Alguien le explicó que todo aquello era para proteger al doctor y al hospital en caso de un pleito y ella firmó con la mano temblorosa.
Luego la sometieron a todos los exámenes imaginables; una enfermera que nunca sonrió la estuvo interrogando con total profesionalismo por espacio de tres horas y, finalmente, le dijeron:
—El lunes a las siete en punto en la sala verde del hospital.
A las siete llegó a la sala verde, donde la estaba esperando otra enfermera.
—Venga —le dijo y la condujo a otra sala, donde había cuatro camillas, cada una con el nombre del paciente a los pies—. Esta es su camilla, sáquese la ropa y métala en esta bolsa.
Mi tía, entregada a su destino, hizo caso y se desvistió.
—Páseme el brazo para inyectarle el suero.

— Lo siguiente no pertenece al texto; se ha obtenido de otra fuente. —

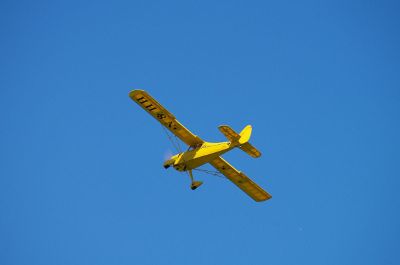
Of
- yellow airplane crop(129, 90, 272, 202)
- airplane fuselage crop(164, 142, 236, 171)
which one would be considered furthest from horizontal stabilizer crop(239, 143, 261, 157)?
airplane fuselage crop(164, 142, 236, 171)

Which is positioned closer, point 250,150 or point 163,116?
point 250,150

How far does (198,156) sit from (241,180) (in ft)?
16.6

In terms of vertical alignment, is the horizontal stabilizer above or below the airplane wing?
below

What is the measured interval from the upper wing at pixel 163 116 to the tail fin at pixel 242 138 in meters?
2.54

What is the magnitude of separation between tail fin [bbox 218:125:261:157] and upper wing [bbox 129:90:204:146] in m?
2.54

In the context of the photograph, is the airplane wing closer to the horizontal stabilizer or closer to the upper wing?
the upper wing

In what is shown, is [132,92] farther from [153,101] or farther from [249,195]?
[249,195]

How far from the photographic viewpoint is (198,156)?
116 ft

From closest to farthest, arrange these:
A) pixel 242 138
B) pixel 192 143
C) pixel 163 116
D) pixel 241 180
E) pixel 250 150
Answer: pixel 242 138, pixel 250 150, pixel 163 116, pixel 192 143, pixel 241 180

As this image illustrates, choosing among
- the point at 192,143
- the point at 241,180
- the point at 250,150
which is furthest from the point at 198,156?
the point at 241,180

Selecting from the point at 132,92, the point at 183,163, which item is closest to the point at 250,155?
the point at 183,163

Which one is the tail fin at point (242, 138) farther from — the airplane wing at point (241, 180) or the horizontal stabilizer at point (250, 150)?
the airplane wing at point (241, 180)

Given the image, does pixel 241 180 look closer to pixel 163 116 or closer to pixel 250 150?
pixel 250 150

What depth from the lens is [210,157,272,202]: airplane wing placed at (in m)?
38.4
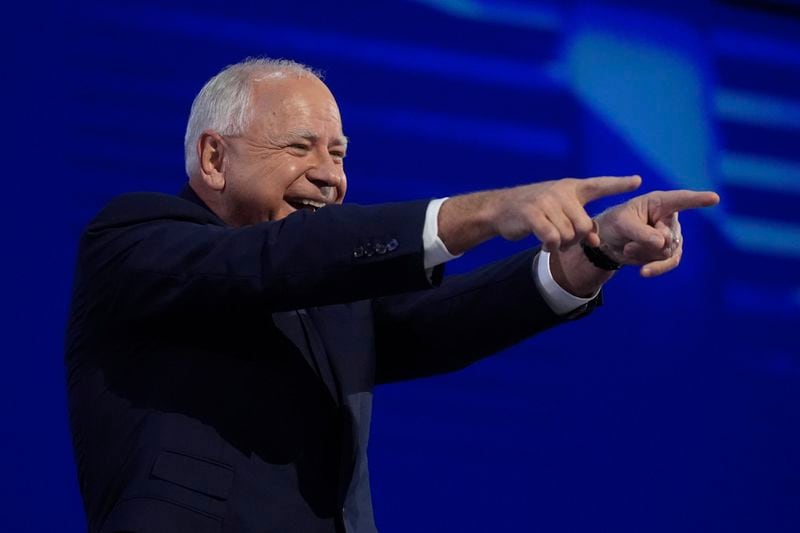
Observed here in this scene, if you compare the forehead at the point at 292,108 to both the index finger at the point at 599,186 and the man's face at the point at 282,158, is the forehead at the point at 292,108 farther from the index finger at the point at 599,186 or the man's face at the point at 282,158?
the index finger at the point at 599,186

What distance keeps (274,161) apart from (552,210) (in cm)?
71

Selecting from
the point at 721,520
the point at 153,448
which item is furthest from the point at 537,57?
the point at 153,448

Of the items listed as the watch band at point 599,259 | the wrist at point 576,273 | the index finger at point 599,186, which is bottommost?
the wrist at point 576,273

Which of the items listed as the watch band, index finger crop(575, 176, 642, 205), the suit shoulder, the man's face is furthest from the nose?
index finger crop(575, 176, 642, 205)

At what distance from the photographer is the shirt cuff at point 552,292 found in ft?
5.84

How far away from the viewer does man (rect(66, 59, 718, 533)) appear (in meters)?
1.47

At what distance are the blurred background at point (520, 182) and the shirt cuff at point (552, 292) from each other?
86 cm

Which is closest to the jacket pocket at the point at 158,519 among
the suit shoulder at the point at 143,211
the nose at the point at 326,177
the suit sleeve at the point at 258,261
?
the suit sleeve at the point at 258,261

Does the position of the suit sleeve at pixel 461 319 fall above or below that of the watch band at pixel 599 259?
below

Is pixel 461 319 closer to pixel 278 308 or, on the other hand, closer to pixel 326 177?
pixel 326 177

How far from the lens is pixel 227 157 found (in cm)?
196

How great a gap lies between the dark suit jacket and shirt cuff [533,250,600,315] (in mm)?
15

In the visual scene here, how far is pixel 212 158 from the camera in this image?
77.7 inches

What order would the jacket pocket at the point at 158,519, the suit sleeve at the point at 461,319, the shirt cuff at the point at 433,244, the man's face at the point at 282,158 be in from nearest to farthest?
1. the shirt cuff at the point at 433,244
2. the jacket pocket at the point at 158,519
3. the suit sleeve at the point at 461,319
4. the man's face at the point at 282,158
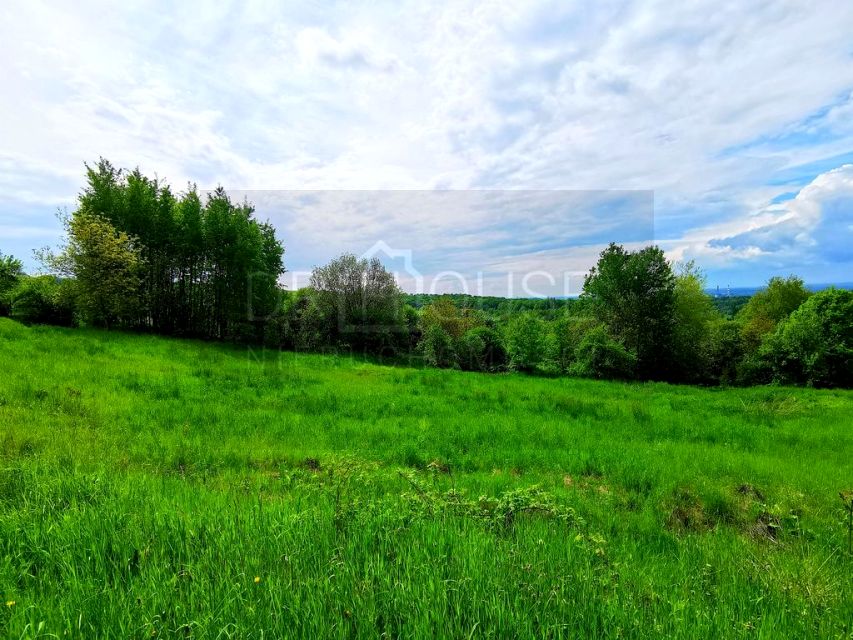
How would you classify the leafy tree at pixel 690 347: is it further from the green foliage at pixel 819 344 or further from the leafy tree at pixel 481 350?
the leafy tree at pixel 481 350

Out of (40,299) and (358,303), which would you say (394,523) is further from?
(358,303)

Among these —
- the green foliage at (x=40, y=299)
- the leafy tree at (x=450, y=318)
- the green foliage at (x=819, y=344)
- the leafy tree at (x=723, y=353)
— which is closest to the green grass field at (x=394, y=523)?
the green foliage at (x=40, y=299)

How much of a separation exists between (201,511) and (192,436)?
493cm

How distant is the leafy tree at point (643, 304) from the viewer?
28.7m

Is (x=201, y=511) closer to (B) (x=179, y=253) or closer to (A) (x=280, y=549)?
(A) (x=280, y=549)

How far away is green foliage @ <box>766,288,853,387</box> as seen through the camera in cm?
2338

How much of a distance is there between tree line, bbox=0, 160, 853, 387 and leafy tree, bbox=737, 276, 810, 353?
740mm

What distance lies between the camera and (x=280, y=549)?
2.69 meters

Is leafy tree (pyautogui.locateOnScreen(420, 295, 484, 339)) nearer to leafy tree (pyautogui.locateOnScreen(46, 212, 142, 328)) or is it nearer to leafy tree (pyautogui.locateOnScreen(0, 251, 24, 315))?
leafy tree (pyautogui.locateOnScreen(46, 212, 142, 328))

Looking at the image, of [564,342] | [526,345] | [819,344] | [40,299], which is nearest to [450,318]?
[526,345]

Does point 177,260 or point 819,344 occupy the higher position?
point 177,260

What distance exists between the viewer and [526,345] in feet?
89.1

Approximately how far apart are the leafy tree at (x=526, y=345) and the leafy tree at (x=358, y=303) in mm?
12132

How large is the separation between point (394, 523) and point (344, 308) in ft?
108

En 5 minutos la vienen a buscar.
Y en 5 minutos justos llegó un hombre recién afeitado, recién lavado, recién planchado, recién todo, con un delantal y un gorro verdes.
—Yo soy el anestesista —le dijo y le clavó una aguja en el suero que la enfermera le había dejado instalado.
En menos de un instante mi tía se esfumó en los vapores del Pentotal. Despertó en una pieza con una señora quejándose en la cama de al lado; 20 minutos más tarde entró Roberto y le dijo que ya la habían dado de alta y se la llevó a la casa. Nunca vio al doctor Klinger, nadie le dio ningún chocolate y nunca supo lo que le habían hecho... hasta que cuatro días más tarde se quitó la venda que le habían dejado puesta y vio que la mandarina había desaparecido y en su lugar había una cicatriz de una cuarta de largo.